Par acte sous seing privé conclu le 06 octobre 2020, M. [K] [S] a souscrit auprès de la Sasu Action Logement Services un contrat de cautionnement Visale n°A100884947720 en garantie du paiement des loyers et des charges de Mme [M] [F] et de M. [D] [U].
Suite au non-paiement par Mme [M] [F] et M. [D] [U] des échéances de loyers et de l’actionnement de la garantie par M. [K] [S], la Sasu Action Logement Services a, par acte de commissaire de justice signifié le 11 avril 2025, fait commandement à Mme [M] [F] et à M. [D] [U] d’avoir à lui payer la somme de 1035,34 euros au titre des loyers et charges impayés arrêtés au 08 avril 2025, outre 92,62 euros de frais en se prévalant des dispositions de l’article 24 de la loi de 6 juillet 1989 et de la clause de résiliation de plein droit et d’avoir à justifier de l’occupation des lieux loués en se prévalant des dispositions de l’article 14-1 de la loi du 6 juillet 1989.
La Commission de Coordination des Actions de Prévention des Expulsions (CCAPEX) a été saisie de la situation d’impayé de loyer par voie électronique avec accusé de réception en date du 14 avril 2025.

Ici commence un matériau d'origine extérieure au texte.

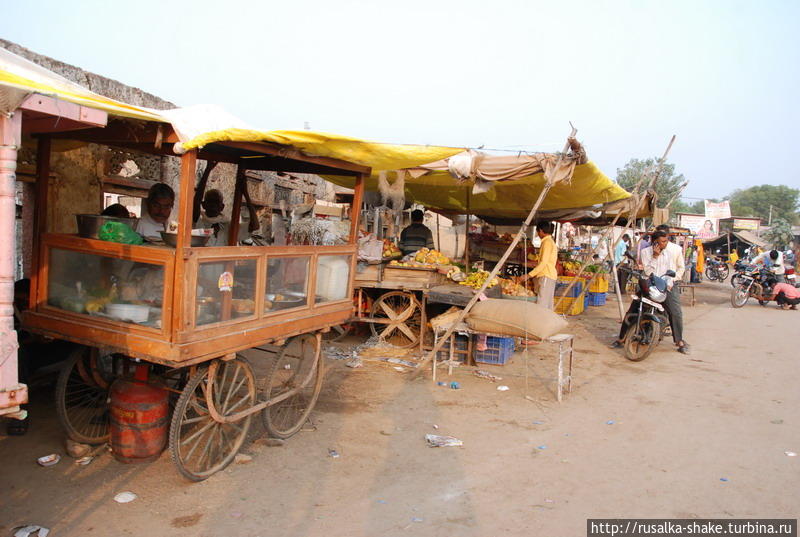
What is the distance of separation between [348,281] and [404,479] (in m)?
1.95

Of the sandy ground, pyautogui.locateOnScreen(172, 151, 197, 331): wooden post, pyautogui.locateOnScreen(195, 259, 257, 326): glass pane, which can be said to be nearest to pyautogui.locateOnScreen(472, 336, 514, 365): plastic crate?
the sandy ground

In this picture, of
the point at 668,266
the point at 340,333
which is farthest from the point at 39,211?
the point at 668,266

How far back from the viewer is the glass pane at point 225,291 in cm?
348

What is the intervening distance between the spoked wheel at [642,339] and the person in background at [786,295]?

Par acte de commissaire de justice signifié le 23 juin 2025, la Sasu Action Logement Services a fait assigner Mme [M] [F] et M. [D] [U] devant le juge des contentieux de la protection du tribunal de proximité de Montreuil-sur-Mer aux fins d’obtenir, sous le bénéfice de l’exécution provisoire :
la résiliation du bail, par constat de l’acquisition de la clause résolutoire insérée au bail et à titre subsidiaire, le prononcé de la résiliation du bail aux torts et griefs du preneur ;
l’expulsion de Mme [M] [F] et de M. [D] [U] ainsi que de tous occupants de leur chef, au besoin avec le concours de la force publique ;
leur condamnation à lui payer :
* la somme de 1390,72 euros avec intérêts au taux légal à compter du commandement de payer du 11 avril 2025 sur la somme de 1035,34 euros et pour le surplus à compter de l’assignation ;
* une indemnité d’occupation à compter de la date de l’acquisition de la clause résolutoire ou de la résiliation du bail au montant du loyer contractuel augmenté des charges, dès lors que ces paiement seront justifiés par une quittance subrogative ;
* la somme de 800,00 euros au titre de l’article 700 du code de procédure civile ;
leur condamnation en tous les dépens qui comprendront le coût du commandement de payer.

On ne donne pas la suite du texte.